Les autorités chinoises, par le biais du Centre National d’Urgence de Réponse aux Virus Informatiques (CVERC), soutiennent que ce vol n’est pas l’œuvre de pirates indépendants, mais plutôt d’une opération étatique orchestrée par des agences de renseignement américaines. De leur côté, les États-Unis, par l’intermédiaire de leur Département de la Justice, maintiennent que leurs actions respectent les procédures légales standard, qualifiant cette saisie de mesure anti-fraude.
Lorsque le bitcoin a atteint son sommet historique à plus de 126 000 dollars début octobre 2025, la valeur des bitcoins saisis aurait dépassé les 16 milliards de dollars. Cependant, des fluctuations notables ont été observées depuis, la crypto-monnaie oscillant autour de 103 474 dollars, soit une baisse de 1,8 % sur 24 heures.
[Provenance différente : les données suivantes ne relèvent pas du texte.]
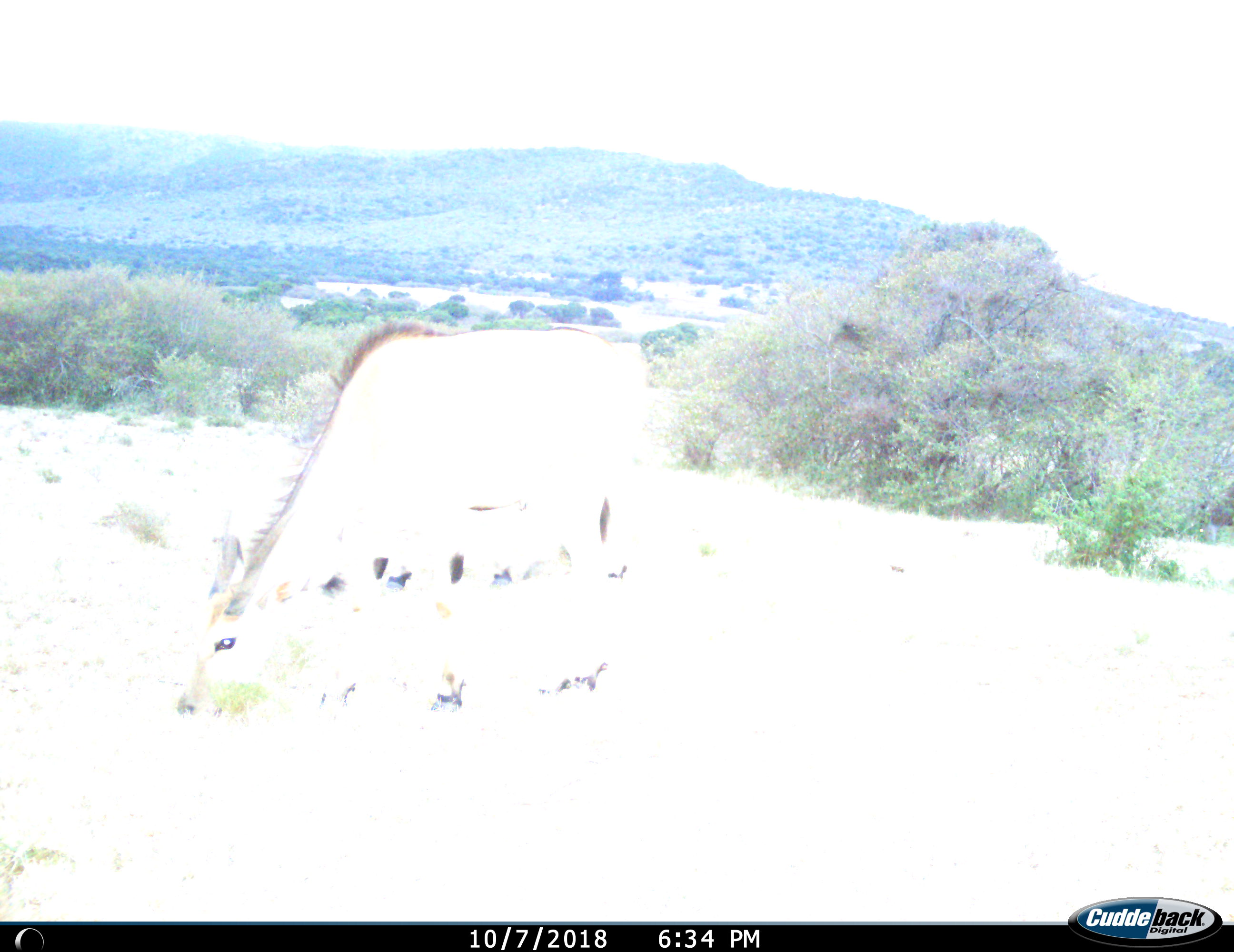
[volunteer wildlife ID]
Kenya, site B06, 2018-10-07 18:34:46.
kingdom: Animalia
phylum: Chordata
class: Mammalia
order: Artiodactyla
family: Bovidae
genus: Tragelaphus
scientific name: Tragelaphus oryx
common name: eland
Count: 1.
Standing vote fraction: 0%.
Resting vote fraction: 0%.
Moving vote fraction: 0%.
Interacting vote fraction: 0%.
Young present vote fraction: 0%.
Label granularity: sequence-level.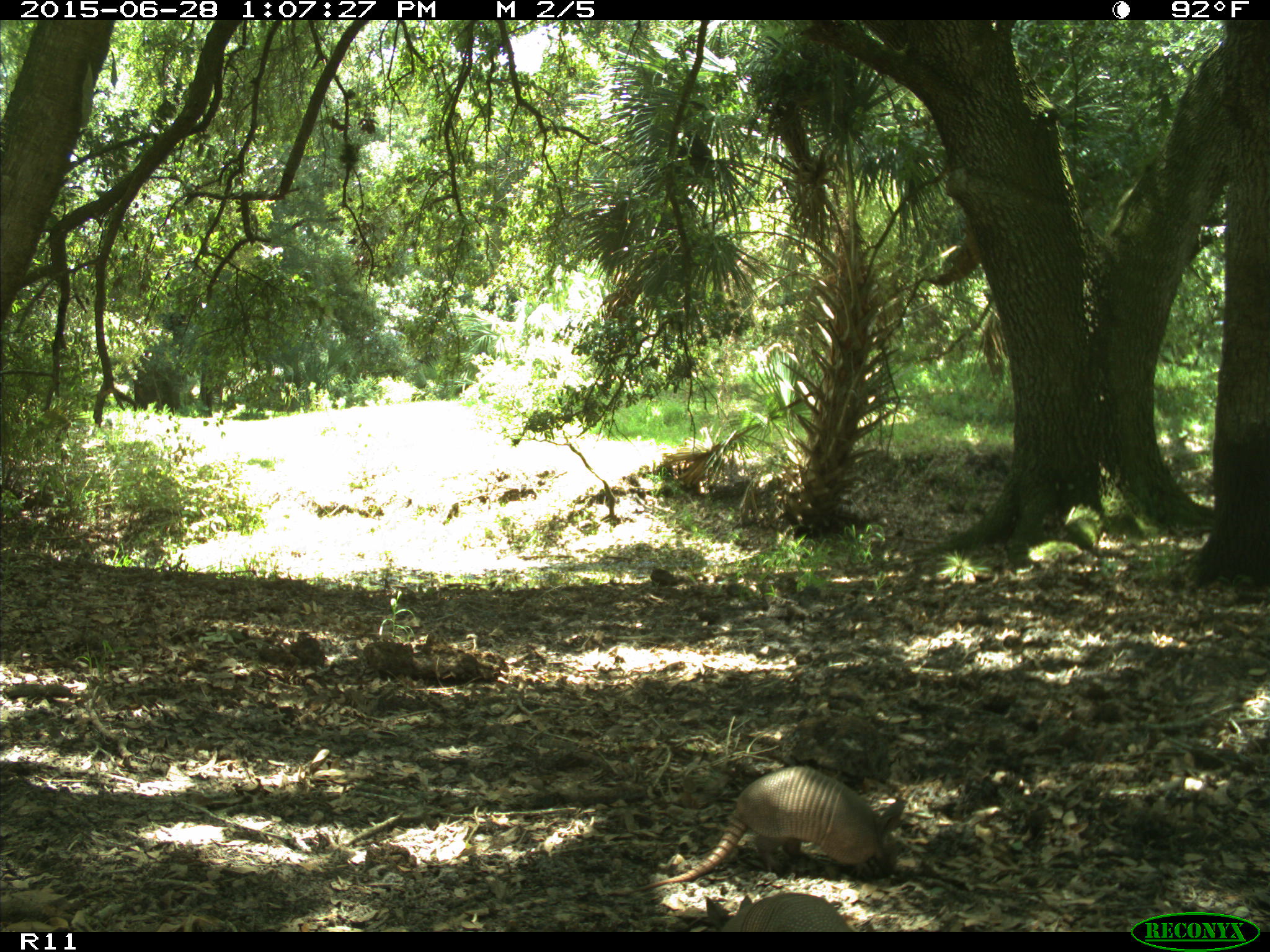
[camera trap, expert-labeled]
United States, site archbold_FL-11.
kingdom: Animalia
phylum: Chordata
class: Mammalia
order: Cingulata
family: Dasypodidae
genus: Dasypus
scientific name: Dasypus novemcinctus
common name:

L’affaire a fait resurgir des questions sur la sécurité des portefeuilles numériques et les risques associés aux clés privées mal sécurisées. En effet, l’analyse technique a révélé que le piratage initial du pool LuBian résultait d’une génération de clés privées inadéquate, exposant les portefeuilles à des attaques par force brute. Après presque quatre années d’inactivité, les bitcoins contestés ont été déplacés vers de nouveaux portefeuilles, identifiés par des entreprises de suivi comme étant sous la gestion des États-Unis.
Pékin considère ce transfert comme une preuve d’une opération coordonnée à l’échelle étatique, tandis que Washington inscrit cette saisie dans le cadre d’une lutte contre la fraude, notamment contre Chen Zhi, président du Prince Group du Cambodge, recherché par les États-Unis pour des accusations de fraude liée aux crypto-monnaies.
Sur un plan plus large, cet incident illustre les tensions croissantes entre les deux superpuissances dans le domaine des technologies numériques et de la cybersécurité. Les implications géopolitiques sont loin d’être négligeables, car les accusations chinoises de vol étatique aggravent l’animosité existante entre Pékin et Washington. L’enjeu est de taille, car les 127 426 Bitcoin représentent environ 0,65 % de l’offre totale de Bitcoin, ce qui pourrait affecter la liquidité en circulation et potentiellement influencer les valorisations à long terme.
Depuis quelques années, les États-Unis et la Chine s’affrontent sur des sujets variés, allant des tarifs commerciaux aux questions de propriété intellectuelle. L’ascension rapide de la Chine en tant que puissance technologique a également alimenté les frictions. Dans ce contexte, les crypto-monnaies constituent un nouveau terrain de confrontation, avec des implications potentielles pour la sécurité nationale et les marchés financiers mondiaux.
Néanmoins, les États-Unis soutiennent que leurs actions s’inscrivent dans un cadre légal, et ont déjà engagé des procédures de confiscation, arguant que les bitcoins saisis constituent des produits du crime. La situation rappelle que même les actifs numériques, souvent perçus comme décentralisés et sécurisés, ne sont pas à l’abri des manœuvres politiques internationales.
Cependant, certains experts mettent en garde contre les risques d’une escalade de ce conflit. Une intensification des tensions pourrait avoir des répercussions économiques plus larges, notamment en perturbant les marchés financiers déjà sensibles aux influences extérieures. De plus, d’autres pays pourraient être entraînés dans ce différend, compliquant davantage les relations internationales.
Dans un contexte où le marché des crypto-monnaies continue de croître, les investisseurs institutionnels restent optimistes, comme le montrent les flux constants vers les ETF Bitcoin. Cette confiance des investisseurs contraste avec l’incertitude politique croissante, illustrant la complexité et la volatilité de l’environnement actuel entourant les actifs numériques.
En conclusion, cet accrochage sino-américain sur les Bitcoin volés souligne une fois de plus les enjeux croissants liés à la cybersécurité et aux technologies financières. Alors que le monde continue de naviguer dans l’ère numérique, les gouvernements et les entreprises doivent redoubler de vigilance pour protéger leurs actifs contre les cybermenaces tout en s’adaptant aux dynamiques changeantes du pouvoir économique mondial.